• ТЕКСТ ДОКУМЕНТА:

■ ■ ■ ■ ■

Я рассмеялся над их грубым чувством юмора. В их возрасте, находясь в компании своих дружков, я поступил бы точно так же. Увидев мой смех, они вскоре отступили. Смех над оскорблением оказался лучшей альтернативой ханжеской стыдливости.
Посмотрел ли я на картинки в журнале «Плейбой»? Конечно, нет. Я благонравный монах, сохраняющий обет целибата. Тогда откуда мне известно, что это был экземпляр «Плейбоя»? Мой водитель сказал мне об этом. По крайней мере, это именно та версия изложения событий, которой я придерживаюсь.
Дурак
Кто-то называет вас дураком. Затем вы начинаете думать: «Как он мог назвать меня дураком? У него нет никакого права называть меня дураком! Обзывать меня дураком оскорбительно! Я отомщу ему за то, что он назвал меня дураком». И внезапно вы понимаете, что позволили этому человеку назвать вас дураком ещё четыре раза.
Каждый раз, вспоминая слова этого человека, вы позволяете ему называть вас дураком. В этом заключается вся трудность.
Если кто-то обзывает вас дураком и вы немедленно отпускаете это, то это более не беспокоит вас. В этом заключается разрешение проблемы.

■ ■ ■ ■ ■

• РАЗДЕЛ ДАННЫХ:
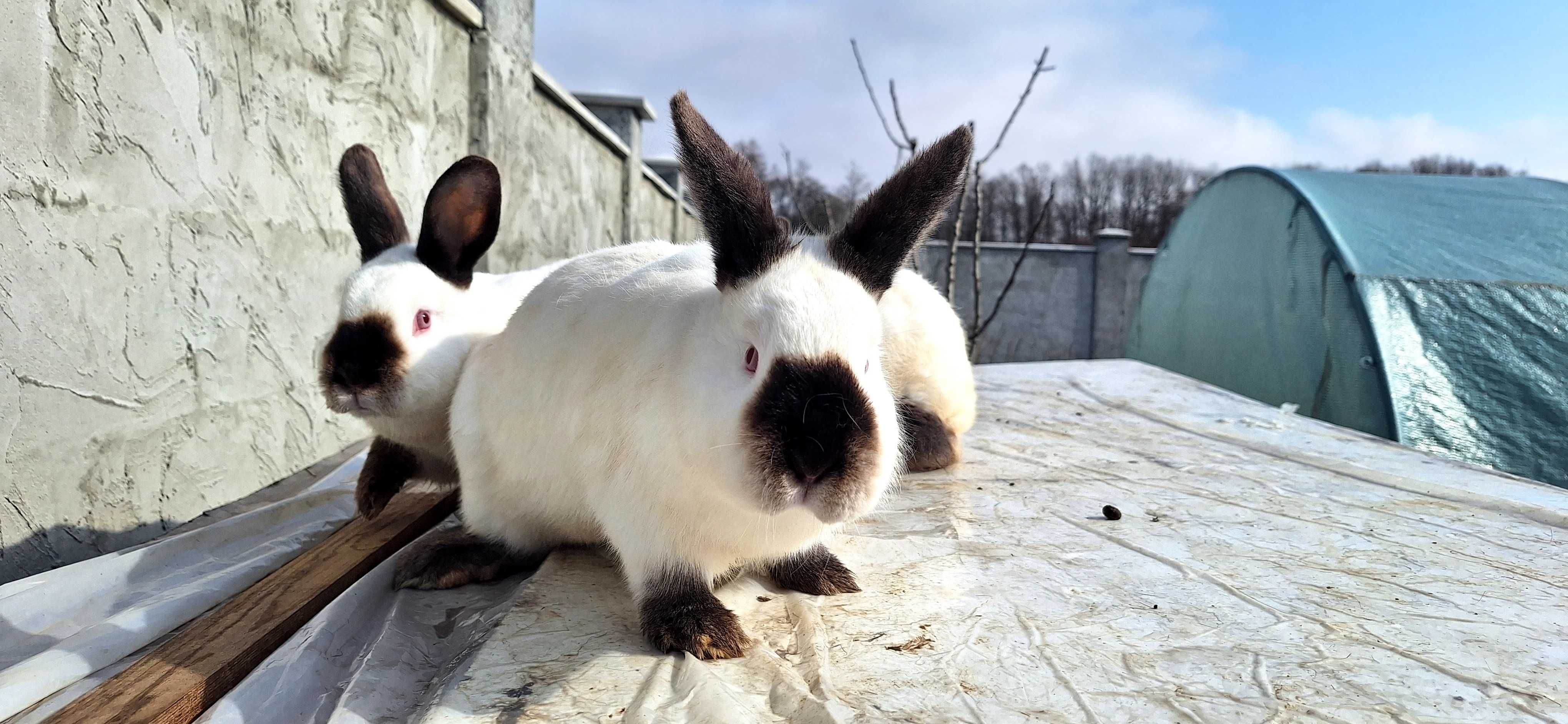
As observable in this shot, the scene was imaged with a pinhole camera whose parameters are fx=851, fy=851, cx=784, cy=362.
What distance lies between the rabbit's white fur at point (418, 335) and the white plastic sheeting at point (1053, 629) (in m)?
0.37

■ ■ ■ ■ ■

• ЧТО ТРЕБУЕТСЯ:
Перепечатайте отрывок из текста документа, начиная со слов «Я рассмеялся над» и продолжая до слов «которой я придерживаюсь.» включительно.

• РЕШЕНИЕ ЗАДАНИЯ:
Я рассмеялся над их грубым чувством юмора. В их возрасте, находясь в компании своих дружков, я поступил бы точно так же. Увидев мой смех, они вскоре отступили. Смех над оскорблением оказался лучшей альтернативой ханжеской стыдливости.
Посмотрел ли я на картинки в журнале «Плейбой»? Конечно, нет. Я благонравный монах, сохраняющий обет целибата. Тогда откуда мне известно, что это был экземпляр «Плейбоя»? Мой водитель сказал мне об этом. По крайней мере, это именно та версия изложения событий, которой я придерживаюсь.